En el municipio cántabro de Cabezón de la Sal se levanta el Monumento Natural de las Secuoyas del Monte Cabezón, declarado espacio protegido por el Gobierno de Cantabria en 2003. El enclave alberga 848 secuoyas rojas —el mayor bosque de esta especie en Europa— repartidas en unas 2,5 hectáreas del monte de Corona, junto a un pequeño grupo de pinos. Los ejemplares, plantados en la posguerra con fines madereros, nunca fueron talados, lo que permitió su desarrollo natural.
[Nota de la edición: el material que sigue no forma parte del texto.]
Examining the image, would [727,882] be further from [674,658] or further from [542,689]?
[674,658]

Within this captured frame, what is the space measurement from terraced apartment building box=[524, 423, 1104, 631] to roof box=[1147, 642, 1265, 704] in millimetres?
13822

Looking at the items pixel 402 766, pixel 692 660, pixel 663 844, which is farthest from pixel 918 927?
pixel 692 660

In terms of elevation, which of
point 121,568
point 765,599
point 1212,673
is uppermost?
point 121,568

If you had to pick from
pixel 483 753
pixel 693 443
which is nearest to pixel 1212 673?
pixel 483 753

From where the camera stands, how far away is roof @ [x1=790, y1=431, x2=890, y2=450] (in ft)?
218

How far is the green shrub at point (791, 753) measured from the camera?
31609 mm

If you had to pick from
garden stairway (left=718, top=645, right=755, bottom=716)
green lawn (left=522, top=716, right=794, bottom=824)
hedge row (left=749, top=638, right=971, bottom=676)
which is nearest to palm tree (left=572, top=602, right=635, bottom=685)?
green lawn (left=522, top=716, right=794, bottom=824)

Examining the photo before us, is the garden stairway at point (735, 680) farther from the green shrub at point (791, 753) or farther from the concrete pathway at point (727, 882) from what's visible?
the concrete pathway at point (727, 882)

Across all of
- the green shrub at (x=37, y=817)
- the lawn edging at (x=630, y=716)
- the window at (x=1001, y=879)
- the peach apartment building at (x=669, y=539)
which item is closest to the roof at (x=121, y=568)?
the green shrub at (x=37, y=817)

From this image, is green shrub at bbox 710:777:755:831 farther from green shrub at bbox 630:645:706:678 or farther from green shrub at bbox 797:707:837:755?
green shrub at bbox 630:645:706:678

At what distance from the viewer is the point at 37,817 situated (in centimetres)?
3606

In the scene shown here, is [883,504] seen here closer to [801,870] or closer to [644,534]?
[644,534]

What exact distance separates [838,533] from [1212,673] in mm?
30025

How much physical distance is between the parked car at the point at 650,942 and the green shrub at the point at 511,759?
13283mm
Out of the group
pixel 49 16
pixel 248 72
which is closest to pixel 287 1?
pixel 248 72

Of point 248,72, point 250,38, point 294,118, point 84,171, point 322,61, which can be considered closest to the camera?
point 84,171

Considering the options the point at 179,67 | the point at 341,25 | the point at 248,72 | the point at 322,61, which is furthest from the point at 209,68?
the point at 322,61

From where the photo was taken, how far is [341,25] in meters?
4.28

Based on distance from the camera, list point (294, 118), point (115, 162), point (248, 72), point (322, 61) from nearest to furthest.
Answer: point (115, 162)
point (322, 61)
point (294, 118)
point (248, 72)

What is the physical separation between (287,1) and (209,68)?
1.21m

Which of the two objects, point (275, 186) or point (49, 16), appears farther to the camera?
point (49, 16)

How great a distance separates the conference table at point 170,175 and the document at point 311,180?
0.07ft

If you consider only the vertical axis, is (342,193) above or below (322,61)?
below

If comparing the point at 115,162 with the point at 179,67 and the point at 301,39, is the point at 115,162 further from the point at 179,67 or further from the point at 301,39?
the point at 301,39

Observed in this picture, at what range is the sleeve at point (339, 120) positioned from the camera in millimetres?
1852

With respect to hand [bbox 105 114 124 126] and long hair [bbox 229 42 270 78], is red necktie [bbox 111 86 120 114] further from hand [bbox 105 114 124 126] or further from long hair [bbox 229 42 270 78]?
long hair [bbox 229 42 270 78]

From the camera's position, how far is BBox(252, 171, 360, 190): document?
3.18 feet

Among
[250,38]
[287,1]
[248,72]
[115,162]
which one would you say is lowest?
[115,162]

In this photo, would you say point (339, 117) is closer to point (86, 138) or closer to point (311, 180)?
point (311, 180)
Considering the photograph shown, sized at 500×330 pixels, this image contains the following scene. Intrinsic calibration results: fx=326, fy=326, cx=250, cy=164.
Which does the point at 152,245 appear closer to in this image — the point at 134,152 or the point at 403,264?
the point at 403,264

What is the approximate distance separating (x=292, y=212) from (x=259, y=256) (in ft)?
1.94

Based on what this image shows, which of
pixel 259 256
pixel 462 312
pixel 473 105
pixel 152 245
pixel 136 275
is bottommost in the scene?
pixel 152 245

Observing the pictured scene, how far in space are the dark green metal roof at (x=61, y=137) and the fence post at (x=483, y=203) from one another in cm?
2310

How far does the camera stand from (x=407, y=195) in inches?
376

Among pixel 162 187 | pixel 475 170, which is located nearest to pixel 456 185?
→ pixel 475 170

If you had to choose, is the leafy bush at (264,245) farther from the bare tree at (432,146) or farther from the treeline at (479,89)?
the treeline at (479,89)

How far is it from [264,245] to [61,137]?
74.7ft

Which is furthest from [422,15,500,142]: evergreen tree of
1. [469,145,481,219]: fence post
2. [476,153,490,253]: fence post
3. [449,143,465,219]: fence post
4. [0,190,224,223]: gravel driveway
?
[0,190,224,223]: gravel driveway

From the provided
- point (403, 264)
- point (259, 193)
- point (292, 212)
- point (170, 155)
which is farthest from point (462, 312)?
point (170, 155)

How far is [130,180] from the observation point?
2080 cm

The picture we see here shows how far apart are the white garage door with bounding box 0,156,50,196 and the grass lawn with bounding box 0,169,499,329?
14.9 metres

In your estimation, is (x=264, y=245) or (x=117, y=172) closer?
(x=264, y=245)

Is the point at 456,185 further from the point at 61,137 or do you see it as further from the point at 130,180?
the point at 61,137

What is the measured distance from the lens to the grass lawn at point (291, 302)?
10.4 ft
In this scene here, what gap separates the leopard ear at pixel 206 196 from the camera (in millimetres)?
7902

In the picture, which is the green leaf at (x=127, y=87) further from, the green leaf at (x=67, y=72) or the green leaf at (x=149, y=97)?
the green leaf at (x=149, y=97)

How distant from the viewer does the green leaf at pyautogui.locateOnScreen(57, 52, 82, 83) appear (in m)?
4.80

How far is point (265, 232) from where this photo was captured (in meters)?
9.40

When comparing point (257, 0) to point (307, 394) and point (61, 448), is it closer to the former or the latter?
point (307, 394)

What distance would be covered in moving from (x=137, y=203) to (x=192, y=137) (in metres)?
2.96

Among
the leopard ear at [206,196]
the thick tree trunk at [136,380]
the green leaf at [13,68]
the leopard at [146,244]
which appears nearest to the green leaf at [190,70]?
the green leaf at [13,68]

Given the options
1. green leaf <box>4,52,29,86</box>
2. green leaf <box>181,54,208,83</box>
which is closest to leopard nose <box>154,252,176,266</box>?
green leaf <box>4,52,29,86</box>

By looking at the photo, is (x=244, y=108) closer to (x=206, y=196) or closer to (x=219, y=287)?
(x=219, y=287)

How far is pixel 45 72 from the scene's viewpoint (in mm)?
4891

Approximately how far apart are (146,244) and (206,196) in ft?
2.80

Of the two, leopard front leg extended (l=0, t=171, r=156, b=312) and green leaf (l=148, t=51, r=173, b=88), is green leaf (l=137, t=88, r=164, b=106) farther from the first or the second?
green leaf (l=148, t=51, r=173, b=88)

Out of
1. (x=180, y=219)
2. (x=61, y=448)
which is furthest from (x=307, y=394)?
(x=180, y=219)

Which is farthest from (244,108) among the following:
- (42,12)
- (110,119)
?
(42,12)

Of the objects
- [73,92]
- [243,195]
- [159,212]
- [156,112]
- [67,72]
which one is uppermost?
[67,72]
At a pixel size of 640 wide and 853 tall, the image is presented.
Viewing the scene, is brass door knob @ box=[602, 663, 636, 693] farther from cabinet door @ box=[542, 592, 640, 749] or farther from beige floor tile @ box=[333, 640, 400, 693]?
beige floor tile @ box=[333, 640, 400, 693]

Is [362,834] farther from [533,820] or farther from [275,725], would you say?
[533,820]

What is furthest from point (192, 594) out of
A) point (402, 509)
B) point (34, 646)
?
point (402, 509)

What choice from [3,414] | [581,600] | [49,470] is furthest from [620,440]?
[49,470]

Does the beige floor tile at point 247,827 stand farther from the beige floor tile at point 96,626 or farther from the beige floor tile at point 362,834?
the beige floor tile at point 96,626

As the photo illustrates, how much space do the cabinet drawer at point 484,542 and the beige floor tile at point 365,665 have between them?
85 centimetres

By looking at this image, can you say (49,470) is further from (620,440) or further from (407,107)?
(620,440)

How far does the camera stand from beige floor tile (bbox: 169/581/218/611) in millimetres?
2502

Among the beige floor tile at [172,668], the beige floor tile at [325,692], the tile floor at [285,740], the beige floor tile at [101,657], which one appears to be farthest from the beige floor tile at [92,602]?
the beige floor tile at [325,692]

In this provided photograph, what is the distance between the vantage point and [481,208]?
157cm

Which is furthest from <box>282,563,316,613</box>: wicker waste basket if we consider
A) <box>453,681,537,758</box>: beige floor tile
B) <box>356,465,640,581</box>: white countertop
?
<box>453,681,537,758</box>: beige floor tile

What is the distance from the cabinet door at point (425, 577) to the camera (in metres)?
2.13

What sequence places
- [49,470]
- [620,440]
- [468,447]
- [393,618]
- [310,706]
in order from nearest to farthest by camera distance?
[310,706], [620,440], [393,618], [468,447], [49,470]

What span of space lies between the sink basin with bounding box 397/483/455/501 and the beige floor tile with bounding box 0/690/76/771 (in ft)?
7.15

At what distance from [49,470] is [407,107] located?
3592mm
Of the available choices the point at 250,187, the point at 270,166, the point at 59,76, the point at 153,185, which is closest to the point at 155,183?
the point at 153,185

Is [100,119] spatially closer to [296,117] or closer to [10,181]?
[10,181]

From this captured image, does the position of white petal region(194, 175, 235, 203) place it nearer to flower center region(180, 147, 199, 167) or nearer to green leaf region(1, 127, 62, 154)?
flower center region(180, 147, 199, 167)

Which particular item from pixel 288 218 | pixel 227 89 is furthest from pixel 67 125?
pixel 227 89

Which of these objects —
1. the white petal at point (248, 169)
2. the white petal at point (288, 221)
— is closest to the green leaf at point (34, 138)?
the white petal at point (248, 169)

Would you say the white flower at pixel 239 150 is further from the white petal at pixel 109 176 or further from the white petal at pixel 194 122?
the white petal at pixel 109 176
En la actualidad, sus troncos rectos, de entre 1 y 2 metros de ancho, alcanzan alturas de 35 a 40 metros y crean una estética similar a la de las naves de una catedral vegetal.
La secuoya roja, originaria de California, destaca por su rápido crecimiento vertical, su corteza fibrosa resistente al fuego y su capacidad para adaptarse a suelos profundos y húmedos. Aunque la especie puede vivir más de mil años, los árboles de Cabezón son aún jóvenes: en su hábitat natural superan los 100 metros, con un récord de 115,55 metros en el Parque Nacional Redwood, al norte de San Francisco.
El paraje, situado en la carretera que une Cabezón de la Sal con Comillas, dispone de aparcamiento, merendero, mirador, una red de caminos con tramos adaptados y pasarelas de madera para proteger las raíces. En el entorno habitan corzos, zorros y aves forestales. Monte Corona conecta con otras sendas del Parque Natural de Oyambre, consolidando este rincón como uno de los principales atractivos de turismo sostenible de la cornisa cantábrica.